= Ludwig von Lüder =

180px|Ludwig von Lüder

Ludwig von Lüder (4 February 1795 – 6 March 1862) was a Bavarian major general. He was War Minister under Maximilian II of Bavaria for two times.

Lüder was born in the district of Kusel.

He took part in the campaigns of the Bavarian army from 1813 to 1815. He was promoted to Oberleutnant in 1818 and to captain in 1827, and was inspector of the artillery troops from 1832 to 1836, serving in the Bavarian Auxiliary Corps in Greece. In 1838 he became corps adjutant in the Generalquartiermeister staff, and in 1842 he became head of artillery division in the Bavarian war ministry. He was advanced to Oberstleutnant in 1844, and four years later to the rank of Oberst.
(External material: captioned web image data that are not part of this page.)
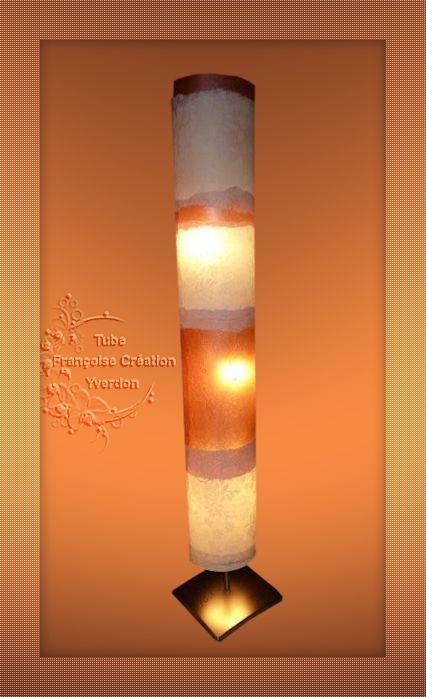 Lampes-lampadaires (01 à 07)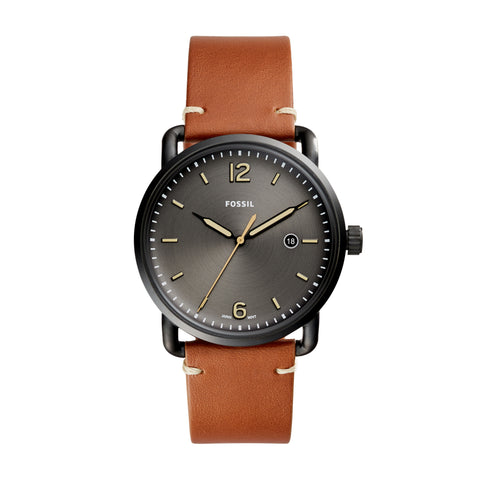 Fossil The Commuter Watch FS5276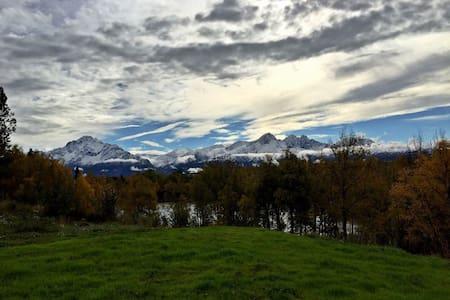 Gorgeous Alaskan Get Away - Palmer - Condominium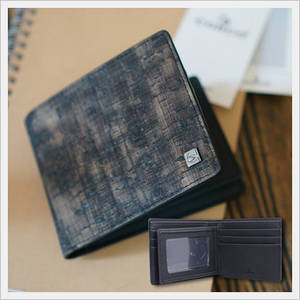 Wholesale wallets: CORCO Classical Short Wallet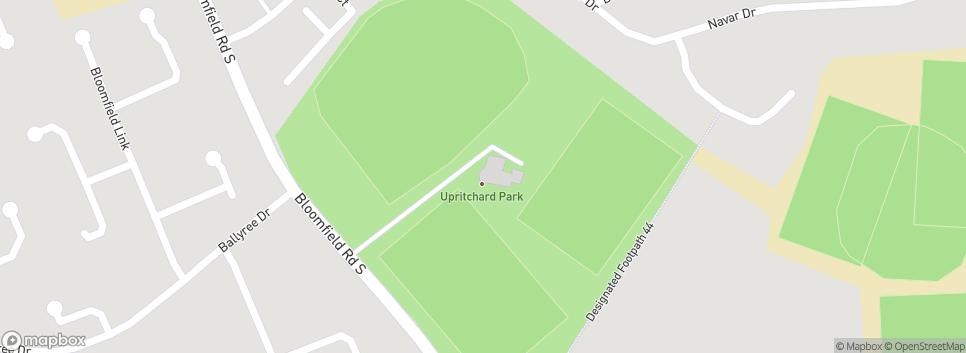 Bangor RFC Upritchard Park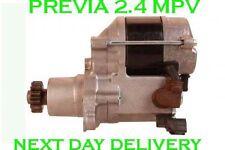 TOYOTA PREVIA 2.4 MPV 2000 2001 2002 2003 2004 2005 2006 NEW RMFD STARTER MOTOR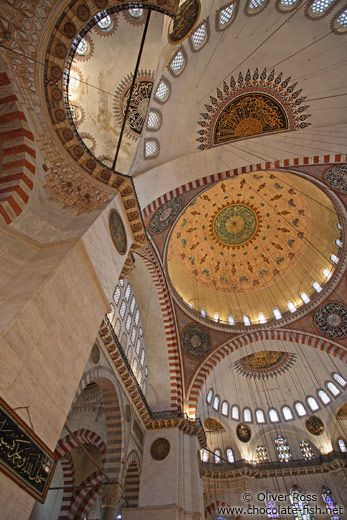 Suleymaniye Mosque, Istanbul. Designed by the famed Ottoman architect, Mimar Sinan.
In 1848 he became a major general and commander in chief of the Munich garrison. After his period as war minister from 29 May 1849 to 25 March 1855, Lüder served again as commander in chief of Munich for a short time, before he was war minister for a second time after 13 April 1859. On 12 June 1861 he was retired at his own request. He died in Munich the following year.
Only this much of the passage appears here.